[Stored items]
■ ■ ■ ■ ■

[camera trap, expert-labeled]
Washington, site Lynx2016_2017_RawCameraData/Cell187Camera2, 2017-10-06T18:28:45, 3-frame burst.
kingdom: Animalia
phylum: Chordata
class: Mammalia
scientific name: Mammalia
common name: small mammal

■ ■ ■ ■ ■

[WORK REQUEST]: Your task is to print all of the records exactly.

[OUTPUT]:
[camera trap, expert-labeled]
Washington, site Lynx2016_2017_RawCameraData/Cell187Camera2, 2017-10-06T18:28:45, 3-frame burst.
kingdom: Animalia
phylum: Chordata
class: Mammalia
scientific name: Mammalia
common name: small mammal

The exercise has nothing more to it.